The presidents of four motorcycle clubs are coming to claim blood sacrifice and to ink her with motorcycle club tats. Her new roadhouse and its charter have to meet their approval or the roadhouse has no future, and neither does Shining.
An injured kid shows up at Smith’s Junk and Scrap, but collapses before he can speak.
A note arrives containing a warning and a plea for help, addressed by someone who knows Shining’s most intimate secrets—her history, her plans, and the names of her friends. The sender claims his daughter has been kidnapped by Shining’s enemies. To keep her secrets, he wants Shining to get his daughter back.
In order to rescue the hostage and keep her junkyard, her roadhouse, her people, and the cats alive, Shining Smith will have to suffer, fight, and bargain her way out of danger. All without accidently transitioning anyone—creating an accidental thrall—no matter how much her nanobots want her to.
Lock and load. It’s going to be a bumpy ride.
That was fun. ‘Junkyard Roadhouse‘ was my fourth visit with Shining Smith. following ‘Junkyard Cats’, ‘Junkyard Bargain‘ and ‘Junkyard War‘. Her world gets richer with each visit that I make.
I love that Faith Hunter has turned her hand to Science Fiction and produced something complex and intriguing, with a strong woman at its heart, delivered at a pace that keeps the action pumping but allows time for plots and conspiracies to be considered and for me to love or hate the characters. I think only Faith Hunter could have come up with a scenario where the people most likely to save the world are in Motorcycle Clubs.

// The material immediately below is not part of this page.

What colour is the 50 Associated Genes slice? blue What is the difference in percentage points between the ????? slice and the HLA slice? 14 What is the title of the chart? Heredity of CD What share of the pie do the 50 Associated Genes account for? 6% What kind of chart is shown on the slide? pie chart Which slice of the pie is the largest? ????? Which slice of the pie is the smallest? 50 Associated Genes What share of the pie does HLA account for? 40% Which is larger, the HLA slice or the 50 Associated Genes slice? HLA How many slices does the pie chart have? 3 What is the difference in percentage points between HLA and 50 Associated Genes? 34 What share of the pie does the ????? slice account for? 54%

The two AIs in this are a hoot. They’re original, amusing but still credible. The mutated junkyard cats remain the scariest thing in the story. They see people as either servants or protein and what they did to that attack dog would make even the toughest biker give them a wide berth.
This episode moves the overall story arc forward by getting Shining Smith set up as the head of her own MC, running a Roadhouse that delivers services and provides neutral territory to the four main MCs. I wondered if that might make the story a little static, focusing on what happens in the Roadhouse and the Junkyard but Faith Hunter quickly gets Shining Smith involved in action in a neighbouring town. This action exposes the Dark Riders as more than opportunistic bandits, builds some new alliances and sets Shining Smith up for a larger scale conflict. I’m already keen to read the next book.

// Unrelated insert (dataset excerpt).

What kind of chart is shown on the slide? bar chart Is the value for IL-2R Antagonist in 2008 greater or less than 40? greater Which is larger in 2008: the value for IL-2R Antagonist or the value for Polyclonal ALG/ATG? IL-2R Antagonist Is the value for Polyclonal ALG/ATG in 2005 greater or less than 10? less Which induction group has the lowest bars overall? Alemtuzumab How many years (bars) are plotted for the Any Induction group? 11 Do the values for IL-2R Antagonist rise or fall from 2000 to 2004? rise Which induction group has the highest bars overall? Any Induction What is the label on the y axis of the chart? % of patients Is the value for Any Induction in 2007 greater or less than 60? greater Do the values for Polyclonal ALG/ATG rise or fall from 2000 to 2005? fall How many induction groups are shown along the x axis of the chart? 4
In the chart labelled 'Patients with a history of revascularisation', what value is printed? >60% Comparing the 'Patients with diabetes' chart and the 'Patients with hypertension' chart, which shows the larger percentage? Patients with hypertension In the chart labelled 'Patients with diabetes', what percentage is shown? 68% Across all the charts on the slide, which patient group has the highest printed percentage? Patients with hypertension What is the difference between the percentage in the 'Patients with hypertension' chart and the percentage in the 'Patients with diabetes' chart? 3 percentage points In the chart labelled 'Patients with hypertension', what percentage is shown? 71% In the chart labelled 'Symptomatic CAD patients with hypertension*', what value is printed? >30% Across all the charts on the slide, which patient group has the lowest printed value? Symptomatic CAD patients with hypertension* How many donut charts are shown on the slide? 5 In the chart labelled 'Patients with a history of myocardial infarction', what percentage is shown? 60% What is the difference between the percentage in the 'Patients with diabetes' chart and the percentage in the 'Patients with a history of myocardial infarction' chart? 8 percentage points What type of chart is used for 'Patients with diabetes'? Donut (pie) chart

I like the novella format that Faith Hunter is using. It keeps the focus tight and the tension high. It’s like watching a TV episode with a Three Act structure. The people, the problem and the context are introduced, the big fight happens, the consequences are worked through and the seeds of the next episode are sewn.
Junkyard Cats was originally conceived as an aubiobook only series. Now it’s available in paperback and ebook but my strong preference is to settle down with the audiobook and let Khristine Hvam’s narration light up the story for me.